To improve Spark job execution reliability, set the maximum number of cores consumed by any given job. This avoids any particular Spark job from consuming too many resources in a cluster. It is highly recommended that each Spark job be submitted with a limitation on the maximum number of cores (CPUs) it can consume. This is especially important for long-running and streaming Spark jobs.

dcos spark run --verbose --name=spark --submit-args="\
--driver-cores=1 \
--driver-memory=1024M \
--conf spark.cores.max=8 \ #<< Very important!
--class org.apache.spark.examples.SparkPi \
http://downloads.mesosphere.com/spark/assets/spark-examples_2.11-2.0.1.jar 3000"

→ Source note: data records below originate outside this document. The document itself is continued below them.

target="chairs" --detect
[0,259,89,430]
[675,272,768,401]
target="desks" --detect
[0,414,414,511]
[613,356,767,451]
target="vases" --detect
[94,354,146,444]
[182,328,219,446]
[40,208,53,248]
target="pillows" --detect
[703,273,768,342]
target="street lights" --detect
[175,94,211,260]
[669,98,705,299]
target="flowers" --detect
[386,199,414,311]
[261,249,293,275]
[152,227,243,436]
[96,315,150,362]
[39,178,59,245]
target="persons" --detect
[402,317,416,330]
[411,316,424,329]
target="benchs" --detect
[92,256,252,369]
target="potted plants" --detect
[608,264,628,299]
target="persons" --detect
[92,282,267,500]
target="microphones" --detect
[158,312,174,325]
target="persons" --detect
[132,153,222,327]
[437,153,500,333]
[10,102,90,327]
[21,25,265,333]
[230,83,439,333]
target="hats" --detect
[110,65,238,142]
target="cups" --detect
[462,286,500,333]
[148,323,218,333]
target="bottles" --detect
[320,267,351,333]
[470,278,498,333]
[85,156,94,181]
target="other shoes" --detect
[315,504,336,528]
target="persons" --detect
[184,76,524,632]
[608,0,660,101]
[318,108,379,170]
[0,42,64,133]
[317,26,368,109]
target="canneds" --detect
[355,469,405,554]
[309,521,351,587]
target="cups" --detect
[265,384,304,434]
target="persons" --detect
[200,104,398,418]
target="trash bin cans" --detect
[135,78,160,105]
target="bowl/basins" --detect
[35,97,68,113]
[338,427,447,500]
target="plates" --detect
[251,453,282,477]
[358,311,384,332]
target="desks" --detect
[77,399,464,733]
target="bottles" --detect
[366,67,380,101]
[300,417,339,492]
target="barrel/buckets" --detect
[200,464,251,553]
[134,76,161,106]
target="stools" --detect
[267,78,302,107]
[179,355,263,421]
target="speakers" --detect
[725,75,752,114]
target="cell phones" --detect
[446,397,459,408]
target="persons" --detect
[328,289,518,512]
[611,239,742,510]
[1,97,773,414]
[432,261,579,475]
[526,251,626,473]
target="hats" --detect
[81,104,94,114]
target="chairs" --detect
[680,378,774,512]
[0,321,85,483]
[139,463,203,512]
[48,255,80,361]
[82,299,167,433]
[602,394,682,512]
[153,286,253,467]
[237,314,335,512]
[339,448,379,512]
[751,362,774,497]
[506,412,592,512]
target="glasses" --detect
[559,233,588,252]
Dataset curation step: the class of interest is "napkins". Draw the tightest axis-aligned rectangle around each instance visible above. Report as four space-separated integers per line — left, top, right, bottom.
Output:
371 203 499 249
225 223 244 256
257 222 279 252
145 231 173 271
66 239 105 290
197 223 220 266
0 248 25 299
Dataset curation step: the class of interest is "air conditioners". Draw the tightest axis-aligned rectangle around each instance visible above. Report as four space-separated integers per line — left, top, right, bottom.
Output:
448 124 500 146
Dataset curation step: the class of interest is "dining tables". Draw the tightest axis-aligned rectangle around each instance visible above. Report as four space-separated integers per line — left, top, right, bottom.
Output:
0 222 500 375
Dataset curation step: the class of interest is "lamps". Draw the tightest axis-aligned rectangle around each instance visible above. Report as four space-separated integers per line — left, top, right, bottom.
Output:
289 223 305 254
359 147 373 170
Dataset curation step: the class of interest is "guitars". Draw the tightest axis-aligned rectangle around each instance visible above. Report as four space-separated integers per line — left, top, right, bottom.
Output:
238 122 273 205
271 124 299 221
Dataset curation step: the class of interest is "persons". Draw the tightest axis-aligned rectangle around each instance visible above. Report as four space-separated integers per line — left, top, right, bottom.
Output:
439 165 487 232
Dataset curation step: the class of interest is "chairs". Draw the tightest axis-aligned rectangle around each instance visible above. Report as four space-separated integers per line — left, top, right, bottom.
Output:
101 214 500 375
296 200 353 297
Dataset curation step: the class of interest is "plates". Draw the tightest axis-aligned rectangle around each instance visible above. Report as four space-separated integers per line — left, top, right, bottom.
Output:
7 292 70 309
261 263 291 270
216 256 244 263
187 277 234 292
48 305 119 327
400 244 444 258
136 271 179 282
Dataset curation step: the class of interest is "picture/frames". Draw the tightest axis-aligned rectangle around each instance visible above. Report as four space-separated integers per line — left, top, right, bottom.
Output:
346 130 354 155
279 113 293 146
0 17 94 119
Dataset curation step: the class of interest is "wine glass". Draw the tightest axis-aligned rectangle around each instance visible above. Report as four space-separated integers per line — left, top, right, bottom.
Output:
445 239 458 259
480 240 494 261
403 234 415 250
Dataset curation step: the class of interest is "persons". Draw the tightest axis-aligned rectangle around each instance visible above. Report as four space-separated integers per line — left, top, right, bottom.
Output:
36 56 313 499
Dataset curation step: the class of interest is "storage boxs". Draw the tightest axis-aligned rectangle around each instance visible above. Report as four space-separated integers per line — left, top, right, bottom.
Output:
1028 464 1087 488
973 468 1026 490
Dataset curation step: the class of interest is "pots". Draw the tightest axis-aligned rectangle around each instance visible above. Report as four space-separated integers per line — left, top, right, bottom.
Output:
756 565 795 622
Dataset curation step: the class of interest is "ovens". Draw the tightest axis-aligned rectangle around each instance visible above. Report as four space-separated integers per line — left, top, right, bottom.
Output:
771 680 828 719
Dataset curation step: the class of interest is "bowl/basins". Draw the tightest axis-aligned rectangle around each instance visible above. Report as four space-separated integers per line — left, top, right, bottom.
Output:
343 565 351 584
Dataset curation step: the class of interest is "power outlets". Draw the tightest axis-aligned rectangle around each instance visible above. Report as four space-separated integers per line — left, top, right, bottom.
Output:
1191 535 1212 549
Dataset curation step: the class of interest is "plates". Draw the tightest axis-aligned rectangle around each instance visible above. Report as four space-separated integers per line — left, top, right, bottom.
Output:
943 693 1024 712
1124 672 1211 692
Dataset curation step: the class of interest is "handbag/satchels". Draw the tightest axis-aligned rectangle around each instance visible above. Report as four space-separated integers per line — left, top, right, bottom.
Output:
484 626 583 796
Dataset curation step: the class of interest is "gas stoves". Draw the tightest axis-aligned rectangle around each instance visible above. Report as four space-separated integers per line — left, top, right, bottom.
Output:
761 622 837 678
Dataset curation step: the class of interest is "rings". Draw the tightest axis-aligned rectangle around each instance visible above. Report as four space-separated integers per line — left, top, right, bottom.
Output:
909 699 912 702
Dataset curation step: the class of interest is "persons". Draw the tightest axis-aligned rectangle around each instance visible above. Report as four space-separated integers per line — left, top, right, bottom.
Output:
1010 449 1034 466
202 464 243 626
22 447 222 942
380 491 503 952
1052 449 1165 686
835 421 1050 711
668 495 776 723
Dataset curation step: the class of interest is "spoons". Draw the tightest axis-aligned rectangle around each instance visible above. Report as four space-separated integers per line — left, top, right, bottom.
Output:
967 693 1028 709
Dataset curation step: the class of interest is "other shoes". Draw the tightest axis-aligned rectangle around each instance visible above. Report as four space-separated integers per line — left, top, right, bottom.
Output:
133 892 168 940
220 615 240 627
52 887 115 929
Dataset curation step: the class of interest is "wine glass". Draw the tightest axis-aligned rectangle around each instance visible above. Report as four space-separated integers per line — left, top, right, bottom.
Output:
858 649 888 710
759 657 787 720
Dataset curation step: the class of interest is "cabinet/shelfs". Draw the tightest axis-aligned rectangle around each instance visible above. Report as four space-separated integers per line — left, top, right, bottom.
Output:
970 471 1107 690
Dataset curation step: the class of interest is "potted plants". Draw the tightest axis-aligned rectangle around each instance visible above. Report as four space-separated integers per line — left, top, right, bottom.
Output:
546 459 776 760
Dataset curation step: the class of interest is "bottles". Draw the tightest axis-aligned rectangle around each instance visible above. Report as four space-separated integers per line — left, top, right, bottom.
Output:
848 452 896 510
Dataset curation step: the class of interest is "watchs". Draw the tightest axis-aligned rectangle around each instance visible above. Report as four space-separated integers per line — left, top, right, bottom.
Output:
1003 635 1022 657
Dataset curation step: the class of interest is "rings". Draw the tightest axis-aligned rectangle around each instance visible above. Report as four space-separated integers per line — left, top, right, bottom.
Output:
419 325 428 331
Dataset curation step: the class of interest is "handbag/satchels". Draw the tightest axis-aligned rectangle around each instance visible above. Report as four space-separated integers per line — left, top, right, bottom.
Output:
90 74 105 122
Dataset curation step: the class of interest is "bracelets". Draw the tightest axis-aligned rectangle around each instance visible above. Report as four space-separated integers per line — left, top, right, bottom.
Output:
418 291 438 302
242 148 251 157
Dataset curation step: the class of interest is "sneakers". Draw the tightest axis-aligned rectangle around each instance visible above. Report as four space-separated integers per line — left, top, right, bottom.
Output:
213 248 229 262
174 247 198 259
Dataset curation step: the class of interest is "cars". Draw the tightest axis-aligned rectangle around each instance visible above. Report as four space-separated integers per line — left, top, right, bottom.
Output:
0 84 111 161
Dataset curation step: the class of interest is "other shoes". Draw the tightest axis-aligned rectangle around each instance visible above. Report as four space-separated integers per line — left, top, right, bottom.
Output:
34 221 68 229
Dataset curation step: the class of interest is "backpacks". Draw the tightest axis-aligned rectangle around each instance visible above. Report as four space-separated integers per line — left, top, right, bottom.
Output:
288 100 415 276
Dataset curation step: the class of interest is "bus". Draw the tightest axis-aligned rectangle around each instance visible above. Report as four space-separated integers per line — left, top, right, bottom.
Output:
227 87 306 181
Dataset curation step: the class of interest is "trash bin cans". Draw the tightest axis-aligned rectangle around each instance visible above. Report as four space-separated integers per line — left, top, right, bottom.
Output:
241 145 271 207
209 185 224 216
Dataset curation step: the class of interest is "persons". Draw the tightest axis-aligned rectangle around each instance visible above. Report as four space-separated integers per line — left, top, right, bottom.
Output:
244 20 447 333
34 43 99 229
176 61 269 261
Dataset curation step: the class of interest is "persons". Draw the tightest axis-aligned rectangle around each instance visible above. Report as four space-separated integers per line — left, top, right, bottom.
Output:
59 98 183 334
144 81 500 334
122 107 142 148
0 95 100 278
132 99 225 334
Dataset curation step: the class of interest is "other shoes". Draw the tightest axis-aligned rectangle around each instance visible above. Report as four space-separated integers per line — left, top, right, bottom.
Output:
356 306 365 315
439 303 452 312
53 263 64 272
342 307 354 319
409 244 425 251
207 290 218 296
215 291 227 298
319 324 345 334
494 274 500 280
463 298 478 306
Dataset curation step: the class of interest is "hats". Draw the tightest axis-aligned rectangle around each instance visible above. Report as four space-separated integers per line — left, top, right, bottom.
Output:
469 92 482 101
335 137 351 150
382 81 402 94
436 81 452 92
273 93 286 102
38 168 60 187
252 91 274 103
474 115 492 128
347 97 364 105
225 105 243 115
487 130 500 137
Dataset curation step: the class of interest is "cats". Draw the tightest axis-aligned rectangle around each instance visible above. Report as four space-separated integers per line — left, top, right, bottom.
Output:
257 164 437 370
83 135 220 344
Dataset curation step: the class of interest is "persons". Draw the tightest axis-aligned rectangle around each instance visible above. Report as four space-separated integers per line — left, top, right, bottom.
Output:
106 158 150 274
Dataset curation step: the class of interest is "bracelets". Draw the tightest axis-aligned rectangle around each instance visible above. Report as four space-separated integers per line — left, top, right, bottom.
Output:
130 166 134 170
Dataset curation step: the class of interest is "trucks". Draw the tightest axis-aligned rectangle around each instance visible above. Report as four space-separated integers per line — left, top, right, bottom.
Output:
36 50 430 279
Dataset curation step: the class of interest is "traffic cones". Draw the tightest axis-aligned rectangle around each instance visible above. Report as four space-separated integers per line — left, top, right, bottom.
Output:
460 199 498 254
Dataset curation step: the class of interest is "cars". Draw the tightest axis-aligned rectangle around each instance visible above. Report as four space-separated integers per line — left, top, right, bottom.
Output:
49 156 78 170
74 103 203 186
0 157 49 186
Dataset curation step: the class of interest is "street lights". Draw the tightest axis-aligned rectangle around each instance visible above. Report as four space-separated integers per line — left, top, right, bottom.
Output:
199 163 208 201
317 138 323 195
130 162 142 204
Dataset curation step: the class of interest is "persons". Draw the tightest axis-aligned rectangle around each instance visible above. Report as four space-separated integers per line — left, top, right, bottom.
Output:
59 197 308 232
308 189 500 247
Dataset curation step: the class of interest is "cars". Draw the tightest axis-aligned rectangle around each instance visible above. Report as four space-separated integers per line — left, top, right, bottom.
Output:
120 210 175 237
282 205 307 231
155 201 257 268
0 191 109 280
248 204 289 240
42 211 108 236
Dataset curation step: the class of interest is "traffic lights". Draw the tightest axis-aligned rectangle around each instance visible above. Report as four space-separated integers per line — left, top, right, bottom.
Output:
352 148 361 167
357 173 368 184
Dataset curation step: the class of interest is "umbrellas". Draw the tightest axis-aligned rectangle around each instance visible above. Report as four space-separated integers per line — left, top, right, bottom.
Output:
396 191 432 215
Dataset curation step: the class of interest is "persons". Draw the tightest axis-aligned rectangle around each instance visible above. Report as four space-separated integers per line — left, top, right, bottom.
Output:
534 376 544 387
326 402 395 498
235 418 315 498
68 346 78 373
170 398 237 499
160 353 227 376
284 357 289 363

When running multiple concurrent Spark jobs, consider setting spark.cores.max between <total_executor_quota>/<max_concurrent_jobs> and <total_executor_quota>, depending on your workload characteristics and goals.

Fine-grained mode (deprecated)

NOTE: Fine-grained mode has been deprecated and does not have all of the features of coarse-grained mode.

In “fine-grained” mode, each Spark task is represented by a single Mesos task. When a Spark task finishes, the resources represented by its Mesos task are relinquished. Fine-grained mode enables finer-grained resource allocation at the cost of task startup latency.

  • Executor memory: spark.executor.memory
  • Executor CPUs: Increases and decreases as tasks start and terminate.
  • Number of Executors: Increases and decreases as tasks start and terminate.
  • Executors per agent: At most 1

Properties

The following is a description of the most common Spark scheduling properties on Mesos. For a full list, see the Spark configuration page and the Spark on Mesos configuration page.

property default description
spark.mesos.coarse true Described above.
spark.executor.memory 1g Executor memory allocation.
spark.executor.cores All available cores in the offer Coarse-grained mode only. DC/OS Apache Spark >= 1.6.1. Executor CPU allocation.
spark.cores.max unlimited Maximum total number of cores to allocate.